Spiritual Renewal Leave for Clergy and Congregation

I am feeling called to renew the practice of regularly taking Sabbath. At the same time, I am feeling called to invite and help the Faith UMC congregation to experience Sabbath and grow with me in the practice of Sabbath as a lifestyle. While any of us can decide to make this shift starting today, I’m convinced the shift will not just happen overnight but that it will be a journey that will take time.

The Book of Discipline of the United Methodist[1] Church (2012 and earlier editions) encourages clergy to regularly engage in extended periods of Sabbath for spiritual renewal:

  • Paragraph 351.2 – “A clergy member’s continuing education and spiritual growth program should include such leaves at least one week each year and at least one month during one year of every quadrennium.” (4 years).
  • Paragraph 351.3 – “A clergy member may request a formational and spiritual growth leave of up to six months while continuing to hold an appointment in the local church. Such leaves are available to clergy members who have held full-time appointments for at least six years.”
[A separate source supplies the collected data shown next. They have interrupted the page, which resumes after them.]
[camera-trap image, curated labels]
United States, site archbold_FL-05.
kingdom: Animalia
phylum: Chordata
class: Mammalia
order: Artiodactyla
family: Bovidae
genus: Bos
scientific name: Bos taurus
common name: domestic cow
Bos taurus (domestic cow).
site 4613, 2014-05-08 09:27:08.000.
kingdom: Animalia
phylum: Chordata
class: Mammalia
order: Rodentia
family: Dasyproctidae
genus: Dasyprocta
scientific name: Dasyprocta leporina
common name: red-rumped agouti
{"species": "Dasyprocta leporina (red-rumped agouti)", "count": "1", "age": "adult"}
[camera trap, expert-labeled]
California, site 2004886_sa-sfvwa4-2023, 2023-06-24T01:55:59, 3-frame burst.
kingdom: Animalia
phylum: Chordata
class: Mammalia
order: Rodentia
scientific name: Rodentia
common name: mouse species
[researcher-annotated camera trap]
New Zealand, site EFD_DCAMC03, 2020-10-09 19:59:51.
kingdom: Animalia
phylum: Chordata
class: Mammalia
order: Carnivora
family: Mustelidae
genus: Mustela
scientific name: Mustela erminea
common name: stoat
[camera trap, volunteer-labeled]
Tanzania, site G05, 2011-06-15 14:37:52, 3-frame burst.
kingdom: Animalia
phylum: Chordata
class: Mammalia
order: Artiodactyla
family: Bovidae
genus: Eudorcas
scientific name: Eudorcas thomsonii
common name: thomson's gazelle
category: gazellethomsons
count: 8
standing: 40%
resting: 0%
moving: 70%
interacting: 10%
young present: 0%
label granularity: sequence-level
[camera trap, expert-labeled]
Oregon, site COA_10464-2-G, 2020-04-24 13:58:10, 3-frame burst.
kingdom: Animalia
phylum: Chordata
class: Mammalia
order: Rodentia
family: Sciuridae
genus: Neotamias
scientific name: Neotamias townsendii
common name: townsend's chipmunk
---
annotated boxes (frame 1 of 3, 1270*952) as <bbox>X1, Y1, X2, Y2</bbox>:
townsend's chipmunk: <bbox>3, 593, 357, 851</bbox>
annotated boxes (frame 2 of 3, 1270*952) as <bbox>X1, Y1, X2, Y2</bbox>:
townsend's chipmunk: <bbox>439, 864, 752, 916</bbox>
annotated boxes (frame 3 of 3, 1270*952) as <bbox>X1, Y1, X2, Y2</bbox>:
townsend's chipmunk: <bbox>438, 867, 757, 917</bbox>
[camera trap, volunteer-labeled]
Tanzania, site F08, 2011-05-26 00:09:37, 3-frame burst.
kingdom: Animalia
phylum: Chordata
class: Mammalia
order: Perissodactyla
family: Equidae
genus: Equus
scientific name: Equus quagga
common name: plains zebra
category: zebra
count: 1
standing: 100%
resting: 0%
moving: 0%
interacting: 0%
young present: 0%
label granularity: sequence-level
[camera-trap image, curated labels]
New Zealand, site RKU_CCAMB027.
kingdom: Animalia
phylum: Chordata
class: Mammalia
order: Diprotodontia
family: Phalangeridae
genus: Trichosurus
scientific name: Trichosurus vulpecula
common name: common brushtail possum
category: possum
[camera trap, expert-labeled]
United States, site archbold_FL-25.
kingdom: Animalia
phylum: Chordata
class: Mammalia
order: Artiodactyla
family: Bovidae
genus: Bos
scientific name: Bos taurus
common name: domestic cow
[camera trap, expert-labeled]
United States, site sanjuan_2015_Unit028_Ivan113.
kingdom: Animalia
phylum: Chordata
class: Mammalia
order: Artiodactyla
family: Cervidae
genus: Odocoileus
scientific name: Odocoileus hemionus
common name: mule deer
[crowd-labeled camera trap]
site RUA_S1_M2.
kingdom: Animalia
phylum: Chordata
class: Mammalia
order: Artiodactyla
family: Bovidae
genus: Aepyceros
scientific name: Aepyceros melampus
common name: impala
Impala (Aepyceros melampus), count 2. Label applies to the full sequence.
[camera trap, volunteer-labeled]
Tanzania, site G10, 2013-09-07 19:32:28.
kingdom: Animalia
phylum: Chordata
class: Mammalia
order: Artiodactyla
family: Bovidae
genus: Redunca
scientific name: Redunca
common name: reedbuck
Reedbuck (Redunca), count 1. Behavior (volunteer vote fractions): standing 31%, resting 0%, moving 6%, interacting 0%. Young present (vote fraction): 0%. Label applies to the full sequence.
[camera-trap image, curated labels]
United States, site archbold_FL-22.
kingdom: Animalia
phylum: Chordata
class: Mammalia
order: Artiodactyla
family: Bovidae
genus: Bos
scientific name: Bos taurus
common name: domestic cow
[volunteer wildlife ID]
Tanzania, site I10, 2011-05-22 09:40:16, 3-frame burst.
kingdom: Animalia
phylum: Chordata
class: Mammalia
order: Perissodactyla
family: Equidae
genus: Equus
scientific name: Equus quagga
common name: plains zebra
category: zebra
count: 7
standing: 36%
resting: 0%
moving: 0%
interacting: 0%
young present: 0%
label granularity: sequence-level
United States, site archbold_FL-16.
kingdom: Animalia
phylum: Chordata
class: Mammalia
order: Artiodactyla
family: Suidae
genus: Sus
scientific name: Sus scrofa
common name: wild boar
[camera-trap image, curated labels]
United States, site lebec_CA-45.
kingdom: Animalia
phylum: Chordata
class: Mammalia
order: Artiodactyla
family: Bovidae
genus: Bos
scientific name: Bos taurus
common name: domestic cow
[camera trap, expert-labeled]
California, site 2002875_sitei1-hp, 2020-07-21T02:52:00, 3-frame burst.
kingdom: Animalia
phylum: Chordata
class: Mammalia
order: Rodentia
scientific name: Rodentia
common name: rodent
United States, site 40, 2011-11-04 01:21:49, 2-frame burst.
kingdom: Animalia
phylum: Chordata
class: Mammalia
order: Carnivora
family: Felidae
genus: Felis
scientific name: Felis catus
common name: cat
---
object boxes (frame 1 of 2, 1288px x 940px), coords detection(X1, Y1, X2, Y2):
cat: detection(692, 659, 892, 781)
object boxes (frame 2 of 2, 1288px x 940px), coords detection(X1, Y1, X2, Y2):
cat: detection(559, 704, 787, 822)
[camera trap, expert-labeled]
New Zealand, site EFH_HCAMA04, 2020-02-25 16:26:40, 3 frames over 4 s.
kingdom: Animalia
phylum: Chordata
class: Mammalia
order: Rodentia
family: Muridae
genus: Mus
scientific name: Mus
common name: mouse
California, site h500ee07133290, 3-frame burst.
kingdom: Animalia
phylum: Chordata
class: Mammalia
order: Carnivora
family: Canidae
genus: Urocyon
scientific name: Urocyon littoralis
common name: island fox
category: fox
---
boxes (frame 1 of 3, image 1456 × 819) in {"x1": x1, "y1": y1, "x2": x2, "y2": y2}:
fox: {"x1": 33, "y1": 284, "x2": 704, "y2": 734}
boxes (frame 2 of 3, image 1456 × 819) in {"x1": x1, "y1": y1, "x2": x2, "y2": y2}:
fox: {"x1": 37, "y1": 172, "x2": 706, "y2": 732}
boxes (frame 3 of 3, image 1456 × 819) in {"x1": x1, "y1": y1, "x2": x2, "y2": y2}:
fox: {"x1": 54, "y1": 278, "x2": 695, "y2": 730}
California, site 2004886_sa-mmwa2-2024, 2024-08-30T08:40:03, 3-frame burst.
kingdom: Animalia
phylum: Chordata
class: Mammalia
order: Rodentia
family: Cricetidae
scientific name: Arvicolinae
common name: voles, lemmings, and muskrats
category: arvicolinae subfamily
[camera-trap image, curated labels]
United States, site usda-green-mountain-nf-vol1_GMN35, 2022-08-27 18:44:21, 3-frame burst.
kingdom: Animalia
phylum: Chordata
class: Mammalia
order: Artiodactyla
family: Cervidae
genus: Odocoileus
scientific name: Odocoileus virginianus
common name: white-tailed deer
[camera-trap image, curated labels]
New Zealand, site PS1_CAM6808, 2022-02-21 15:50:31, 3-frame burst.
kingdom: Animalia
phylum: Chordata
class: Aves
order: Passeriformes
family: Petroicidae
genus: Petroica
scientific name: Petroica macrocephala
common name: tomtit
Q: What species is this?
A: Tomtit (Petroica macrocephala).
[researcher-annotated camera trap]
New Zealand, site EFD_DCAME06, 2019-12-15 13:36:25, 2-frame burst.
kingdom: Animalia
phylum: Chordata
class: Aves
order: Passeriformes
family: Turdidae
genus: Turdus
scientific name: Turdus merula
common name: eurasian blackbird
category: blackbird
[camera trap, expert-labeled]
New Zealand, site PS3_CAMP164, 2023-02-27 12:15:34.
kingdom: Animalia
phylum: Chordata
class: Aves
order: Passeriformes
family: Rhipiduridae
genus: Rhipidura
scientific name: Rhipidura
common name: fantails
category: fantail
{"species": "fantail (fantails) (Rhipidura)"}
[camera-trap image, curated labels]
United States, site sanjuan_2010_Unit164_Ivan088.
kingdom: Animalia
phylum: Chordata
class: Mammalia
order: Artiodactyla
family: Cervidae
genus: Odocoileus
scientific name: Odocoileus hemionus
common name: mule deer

The Lilly Endowment seeks to “… strengthen Christian congregations through renewal and reflection” - See more at:

To achieve its mission, Lilly provides grants to congregations and their pastors to plan for and experience renewal leave over a 3 to 6 month period. A grant provides up to $50,000 for such leave ($35,000 for the pastor’s leave and $15,000 for the congregation’s renewal).

The Staff Parish Relations Committee (SPRC) at Faith UMC has encouraged me to take renewal leave in 2017 and to apply for a Lilly Grant. At its monthly meetings since September, the SPRC has discussed the value and nature of renewal leave for me and the congregation. Since April, 2015, I have had various conversations with different people at FUMC about the nature and possibilities for renewal leave to provide renewal for me and the congregation. At the February 2, 2016 Church Board meeting, the leave was unanimously approved. On Sunday, February 28, there was a group of people who attended a lunch meeting with guest SPRC chairperson from Solon UMC to talk more about renewal leave for both me and the congregation. On April 10, 2016 there is a second lunch meeting 12:15-1:15 with Jim Skinner to explore together how the congregation will use this time for renewal.

Covenant Group for Renewal

To best plan for and maximize the benefits of this renewal leave for the congregation and for me and my family, I am forming a “Covenant Group for Renewal”. If you would like to know more about this group, please contact me.

My prayer is that this renewal leave will truly be a time of renewal for the entire congregation, my family and myself. Ilook forward to this opportunity and its impact on the entire congregation at FUMC. Please feel free to contact me with any questions by email, text or call.


Pastor Steve

330 224-7337

[1] The Book of Discipline of the UMC provides guidelines, policies, procedures and practices for UM churches and UM pastors. It is reviewed and revised every four years based on decisions made at General Conference, a 2-week gathering of UMC representatives (clergy and lay) from around the world.